The Dreaming
People often ask us what the Dreaming actually is. It's not an easy thing to explain in a few sentences, because it isn't a story in the way a book has a story, it's everything. For Aboriginal people, the Dreaming, sometimes called the Dreamtime, is the foundation of spiritual life, connection to Country, and the right way to live as central to us as any major religion is to anyone else in the world.
What the Dreaming Actually Means
The Dreaming refers to the time of creation - a time beyond living memory, when ancestral beings moved across the land in human, animal, plant and insect form. As they travelled, they shaped the world as it exists today: the rivers, the hills, the waterholes, the rock formations. Everything in the landscape carries a story from that creation time, and those ancestors are the source of the symbols, designs and sacred knowledge that Aboriginal people still hold today.

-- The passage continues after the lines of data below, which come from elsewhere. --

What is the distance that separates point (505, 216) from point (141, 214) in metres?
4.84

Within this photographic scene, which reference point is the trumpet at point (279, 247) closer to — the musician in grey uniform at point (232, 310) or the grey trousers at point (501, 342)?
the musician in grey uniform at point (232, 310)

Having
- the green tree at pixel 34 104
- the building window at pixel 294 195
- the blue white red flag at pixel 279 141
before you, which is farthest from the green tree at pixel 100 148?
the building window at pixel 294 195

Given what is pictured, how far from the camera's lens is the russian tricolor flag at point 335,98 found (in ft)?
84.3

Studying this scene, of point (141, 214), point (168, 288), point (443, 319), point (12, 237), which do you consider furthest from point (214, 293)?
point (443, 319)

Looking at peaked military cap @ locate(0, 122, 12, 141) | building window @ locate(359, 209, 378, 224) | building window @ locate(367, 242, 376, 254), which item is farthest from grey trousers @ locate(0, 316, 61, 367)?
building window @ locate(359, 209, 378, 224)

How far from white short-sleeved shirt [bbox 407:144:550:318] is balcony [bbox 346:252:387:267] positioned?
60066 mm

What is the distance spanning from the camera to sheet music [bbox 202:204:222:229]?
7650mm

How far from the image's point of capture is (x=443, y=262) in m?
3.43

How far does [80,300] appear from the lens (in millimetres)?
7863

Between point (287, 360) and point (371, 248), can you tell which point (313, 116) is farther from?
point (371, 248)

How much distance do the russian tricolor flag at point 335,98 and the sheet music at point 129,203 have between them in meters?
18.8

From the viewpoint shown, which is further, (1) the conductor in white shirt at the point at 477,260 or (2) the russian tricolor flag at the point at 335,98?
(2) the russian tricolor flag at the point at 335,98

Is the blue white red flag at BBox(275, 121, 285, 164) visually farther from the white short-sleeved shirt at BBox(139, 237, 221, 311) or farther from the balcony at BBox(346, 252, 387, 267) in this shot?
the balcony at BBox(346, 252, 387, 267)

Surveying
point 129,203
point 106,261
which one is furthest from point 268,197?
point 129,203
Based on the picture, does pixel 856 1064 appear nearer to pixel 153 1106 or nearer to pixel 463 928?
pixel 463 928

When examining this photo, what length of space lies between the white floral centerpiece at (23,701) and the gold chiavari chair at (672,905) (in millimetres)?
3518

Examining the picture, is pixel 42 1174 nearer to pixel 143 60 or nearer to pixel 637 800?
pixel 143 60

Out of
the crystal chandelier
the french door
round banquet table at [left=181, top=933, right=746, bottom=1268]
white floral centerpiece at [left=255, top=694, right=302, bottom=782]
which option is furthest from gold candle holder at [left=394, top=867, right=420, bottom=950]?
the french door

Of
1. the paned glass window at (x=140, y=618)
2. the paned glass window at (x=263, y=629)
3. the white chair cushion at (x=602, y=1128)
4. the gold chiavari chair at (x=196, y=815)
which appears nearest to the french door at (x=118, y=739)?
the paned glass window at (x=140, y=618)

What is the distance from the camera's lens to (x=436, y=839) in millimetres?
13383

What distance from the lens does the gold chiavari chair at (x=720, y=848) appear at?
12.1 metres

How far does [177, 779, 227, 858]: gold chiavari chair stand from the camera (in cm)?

Every Aboriginal language group and family has its own Dreaming, or set of Dreamings, specific to their own Country and lineage. A Dreaming isn't a single universal story, it's deeply particular. Ownership of a Dreaming is specific to the people it belongs to, and what an artist paints is determined by their own relationship to their Country and their kinship connections, not something they can choose freely. To hold a Dreaming is also, in a real sense, to be held by it, it comes with both the right to paint that story and the responsibility to care for it properly.
This knowledge isn't written down in books. It's passed on the way it always has been from person to person, generation to generation, through story, song, ceremony and art. The Dreaming teaches children the difference between right and wrong, how to live within the lore of their community, how the natural world works, and how to find food and water throughout the year. It guides daily life just as much as it guides ceremony.